Parsimonious analytical modelling of rainwater harvesting systems’ performance under climate change in six Chinese cities

Study region Six climatically diverse cities in China (Beijing, Chongqing, Guangzhou, Jinan, Lanzhou and Xi'an). Study focus This study proposed a novel quantitative assessment for data-scarce regions by integrating daily rainfall event reconstruction with an analytical probabilistic model (APM) to evaluate climate change impacts on rainwater harvesting (RWH) systems’ performance. The proposed model aims to overcome the limitation of the conventional APMs which often rely on high temporal resolution rainfall data (i.e., hourly) as a basis to provide rainfall event characteristics for model inputs. New hydrologic insights for the region The proposed methodology attains accuracy comparable to continuous simulations with hourly rainfall input when applied to daily rainfall data.
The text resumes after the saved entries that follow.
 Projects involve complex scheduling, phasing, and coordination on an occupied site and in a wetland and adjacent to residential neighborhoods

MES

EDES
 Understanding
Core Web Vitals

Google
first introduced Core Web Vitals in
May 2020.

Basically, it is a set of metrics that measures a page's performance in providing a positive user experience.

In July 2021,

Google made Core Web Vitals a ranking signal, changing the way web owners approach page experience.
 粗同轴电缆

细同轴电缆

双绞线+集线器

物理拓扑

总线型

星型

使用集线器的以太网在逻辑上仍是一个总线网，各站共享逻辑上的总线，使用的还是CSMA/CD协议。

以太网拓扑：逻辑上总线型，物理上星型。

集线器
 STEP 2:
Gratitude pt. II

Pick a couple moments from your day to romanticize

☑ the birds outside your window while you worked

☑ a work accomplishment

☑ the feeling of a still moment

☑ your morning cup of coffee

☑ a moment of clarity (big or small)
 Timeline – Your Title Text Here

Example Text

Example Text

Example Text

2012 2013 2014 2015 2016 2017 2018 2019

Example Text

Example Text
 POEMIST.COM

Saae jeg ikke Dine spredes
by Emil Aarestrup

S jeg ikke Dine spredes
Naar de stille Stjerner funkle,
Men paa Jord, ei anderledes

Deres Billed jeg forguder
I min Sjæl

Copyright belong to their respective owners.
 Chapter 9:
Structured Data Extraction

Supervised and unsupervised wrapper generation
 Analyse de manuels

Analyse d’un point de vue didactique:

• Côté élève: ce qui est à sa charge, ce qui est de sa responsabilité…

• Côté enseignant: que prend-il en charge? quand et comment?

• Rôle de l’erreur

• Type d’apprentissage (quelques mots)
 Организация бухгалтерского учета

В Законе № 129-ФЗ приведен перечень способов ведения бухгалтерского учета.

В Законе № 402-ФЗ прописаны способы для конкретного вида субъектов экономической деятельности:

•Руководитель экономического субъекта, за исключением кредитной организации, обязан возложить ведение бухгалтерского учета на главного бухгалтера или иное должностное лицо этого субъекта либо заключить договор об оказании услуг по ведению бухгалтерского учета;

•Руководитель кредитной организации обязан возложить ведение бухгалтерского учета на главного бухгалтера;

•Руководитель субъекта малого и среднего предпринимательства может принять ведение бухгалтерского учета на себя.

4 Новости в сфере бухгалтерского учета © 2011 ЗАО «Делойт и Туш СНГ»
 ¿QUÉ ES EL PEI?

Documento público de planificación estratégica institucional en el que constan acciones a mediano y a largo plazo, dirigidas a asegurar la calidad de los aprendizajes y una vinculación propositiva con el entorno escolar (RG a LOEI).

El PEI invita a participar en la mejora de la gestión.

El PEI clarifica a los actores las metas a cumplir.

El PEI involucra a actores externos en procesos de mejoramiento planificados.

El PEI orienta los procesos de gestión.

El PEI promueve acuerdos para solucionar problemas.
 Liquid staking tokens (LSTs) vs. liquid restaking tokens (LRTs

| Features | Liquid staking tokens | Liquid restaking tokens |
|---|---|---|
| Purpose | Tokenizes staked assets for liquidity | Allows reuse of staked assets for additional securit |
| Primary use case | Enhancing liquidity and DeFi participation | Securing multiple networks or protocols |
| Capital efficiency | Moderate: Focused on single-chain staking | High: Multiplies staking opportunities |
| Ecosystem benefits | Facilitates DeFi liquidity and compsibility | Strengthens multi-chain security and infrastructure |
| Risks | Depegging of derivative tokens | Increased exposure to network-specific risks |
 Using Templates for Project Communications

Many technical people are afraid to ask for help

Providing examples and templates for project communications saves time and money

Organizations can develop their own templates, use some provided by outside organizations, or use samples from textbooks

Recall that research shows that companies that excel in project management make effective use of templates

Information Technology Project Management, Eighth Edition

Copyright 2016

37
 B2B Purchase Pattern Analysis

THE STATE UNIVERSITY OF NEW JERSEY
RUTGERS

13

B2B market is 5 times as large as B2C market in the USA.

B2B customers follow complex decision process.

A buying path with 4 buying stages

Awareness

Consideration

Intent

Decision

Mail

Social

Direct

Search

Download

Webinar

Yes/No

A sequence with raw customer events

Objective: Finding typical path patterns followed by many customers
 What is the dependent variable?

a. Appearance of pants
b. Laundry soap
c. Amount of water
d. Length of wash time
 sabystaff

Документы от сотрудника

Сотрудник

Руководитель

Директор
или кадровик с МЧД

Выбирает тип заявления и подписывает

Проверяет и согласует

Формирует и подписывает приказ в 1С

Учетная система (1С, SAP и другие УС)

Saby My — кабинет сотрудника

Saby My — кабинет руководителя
Results of case studies using the proposed method in six Chinese cities reveal climate change poses impacts on RWH systems’ design, i.e., cities in humid regions such as Guangzhou experience the most significant increase in water yield but also a sharp rise in flood control pressure, whereas arid northwestern cities such as Lanzhou show modest variation. Under projected climate changes, RWH systems exhibit a significant trade-off: water supply reliability generally increases, while stormwater control efficacy decreases. This dual shift necessitates climate-adaptation strategies. Designing systems with larger storage capacities than currently required emerges as a key solution to simultaneously mitigate future urban flooding risk and optimize rainwater utilization potential across these diverse climates in China.